Where is Picasolar headed, and how do you envision the energy distribution system in five or ten years?
Picasolar continues to work to bring solar manufacturing to Arkansas. We suffered some setbacks on this goal in 2019 and are exploring licensing opportunities for the underlying technology. Energy distribution is a key area. Traditionally, utilities were responsible for both generation and distribution, but increasingly, end-users have options for on-site generation and storage. The pricing models we have spent decades developing have fairly quickly become suboptimal. Some areas will continue to apply Band-Aids while others will seize an opportunity to implement new models. You have a two-sided market (energy generators and energy consumers), and some interesting hardware-as-a-service business models might get adapted.

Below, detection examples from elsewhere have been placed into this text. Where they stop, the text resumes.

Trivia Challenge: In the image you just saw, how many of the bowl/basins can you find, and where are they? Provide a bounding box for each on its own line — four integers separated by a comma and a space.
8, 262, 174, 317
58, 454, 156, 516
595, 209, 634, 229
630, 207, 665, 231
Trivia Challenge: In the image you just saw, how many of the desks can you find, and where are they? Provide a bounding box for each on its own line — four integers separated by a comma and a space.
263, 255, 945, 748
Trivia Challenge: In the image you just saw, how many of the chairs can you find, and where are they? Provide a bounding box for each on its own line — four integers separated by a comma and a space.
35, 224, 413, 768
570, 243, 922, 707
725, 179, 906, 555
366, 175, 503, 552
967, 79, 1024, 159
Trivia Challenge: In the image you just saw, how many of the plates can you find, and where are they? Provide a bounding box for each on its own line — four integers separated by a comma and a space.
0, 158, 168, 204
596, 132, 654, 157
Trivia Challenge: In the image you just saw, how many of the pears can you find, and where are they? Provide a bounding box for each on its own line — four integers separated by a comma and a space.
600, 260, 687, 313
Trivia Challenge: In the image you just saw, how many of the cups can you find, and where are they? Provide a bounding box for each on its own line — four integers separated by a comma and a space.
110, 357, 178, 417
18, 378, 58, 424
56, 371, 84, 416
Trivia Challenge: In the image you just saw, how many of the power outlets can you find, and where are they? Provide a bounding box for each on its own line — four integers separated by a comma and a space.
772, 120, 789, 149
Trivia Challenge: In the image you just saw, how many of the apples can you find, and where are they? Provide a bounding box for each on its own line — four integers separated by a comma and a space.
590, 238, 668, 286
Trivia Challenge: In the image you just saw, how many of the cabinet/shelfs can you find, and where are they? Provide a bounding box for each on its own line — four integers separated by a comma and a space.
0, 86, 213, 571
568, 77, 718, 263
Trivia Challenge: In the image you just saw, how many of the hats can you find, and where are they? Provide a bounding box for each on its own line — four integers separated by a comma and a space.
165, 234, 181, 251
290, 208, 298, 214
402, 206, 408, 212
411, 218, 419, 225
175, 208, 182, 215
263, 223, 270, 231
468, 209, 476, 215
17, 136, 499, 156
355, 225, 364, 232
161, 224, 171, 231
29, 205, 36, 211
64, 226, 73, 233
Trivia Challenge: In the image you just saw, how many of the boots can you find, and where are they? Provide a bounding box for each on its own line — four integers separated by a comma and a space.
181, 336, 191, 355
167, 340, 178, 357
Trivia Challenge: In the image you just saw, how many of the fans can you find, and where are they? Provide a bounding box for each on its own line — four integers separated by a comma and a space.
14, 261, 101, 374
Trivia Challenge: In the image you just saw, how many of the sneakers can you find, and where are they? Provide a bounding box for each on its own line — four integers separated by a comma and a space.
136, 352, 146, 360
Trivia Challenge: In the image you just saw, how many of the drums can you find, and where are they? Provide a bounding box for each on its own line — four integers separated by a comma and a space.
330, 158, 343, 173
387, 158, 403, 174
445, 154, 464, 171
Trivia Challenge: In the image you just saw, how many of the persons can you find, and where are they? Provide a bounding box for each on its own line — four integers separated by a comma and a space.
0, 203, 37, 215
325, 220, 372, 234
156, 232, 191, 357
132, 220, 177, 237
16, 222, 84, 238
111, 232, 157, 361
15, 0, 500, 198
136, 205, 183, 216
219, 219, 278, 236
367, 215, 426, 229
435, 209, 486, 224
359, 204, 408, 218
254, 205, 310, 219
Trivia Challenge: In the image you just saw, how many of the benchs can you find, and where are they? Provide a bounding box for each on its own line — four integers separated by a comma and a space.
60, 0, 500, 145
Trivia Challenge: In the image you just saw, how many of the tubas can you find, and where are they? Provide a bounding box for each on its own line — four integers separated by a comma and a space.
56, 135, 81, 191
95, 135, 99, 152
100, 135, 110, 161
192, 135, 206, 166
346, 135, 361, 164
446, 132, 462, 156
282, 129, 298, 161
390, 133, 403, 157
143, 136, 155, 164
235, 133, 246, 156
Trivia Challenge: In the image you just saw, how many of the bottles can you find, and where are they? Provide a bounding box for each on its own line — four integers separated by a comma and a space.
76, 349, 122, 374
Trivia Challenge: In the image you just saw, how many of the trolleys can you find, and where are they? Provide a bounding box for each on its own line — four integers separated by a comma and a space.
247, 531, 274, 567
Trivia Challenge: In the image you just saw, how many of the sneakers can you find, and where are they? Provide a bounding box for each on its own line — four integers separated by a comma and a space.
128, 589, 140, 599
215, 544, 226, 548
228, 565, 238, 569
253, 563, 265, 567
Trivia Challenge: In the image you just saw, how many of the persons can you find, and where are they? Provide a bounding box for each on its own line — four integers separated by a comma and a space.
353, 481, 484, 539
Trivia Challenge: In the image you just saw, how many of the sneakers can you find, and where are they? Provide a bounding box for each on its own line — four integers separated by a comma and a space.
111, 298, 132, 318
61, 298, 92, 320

What’s the landscape for solar panel manufacturing in the U.S., and what is the tariff effect?
Regional manufacturing will be increasingly important as the market grows and shipping and logistics limit further cost reductions. We have seen several large U.S.-based manufacturing announcements in recent years and more are near.
Tariffs have a large impact. Spot pricing for modules shows pricing as much as 37% lower in overseas markets. It is not all due to tariffs, but if you think the market is exciting currently, just wait until high-efficiency module prices are at 25 cents per watt!
Northwest Arkansas is an advanced engineering hub. Why is that?
Arkansas has really smart folks who want to stay in-state and are willing to work ridiculously hard to do so. I am passionate about this, and we need to be doing more to expand opportunities. We have world-class research happening in very diverse disciplines, and we need to dedicate resources to shortening the time to evaluate and execute on opportunities. The University of Arkansas plays a critical role and is taking a thoughtful approach.
What would most surprise readers about solar panels?
They don’t have to be on (or even near) your home or business. You might own a house or business in Little Rock with no open land and think that solar isn’t an option, when in reality you could build an array 100 miles away and use net metering and meter aggregation to offset your electric usage. We have seen folks with 20%-plus annual return on investment using this model.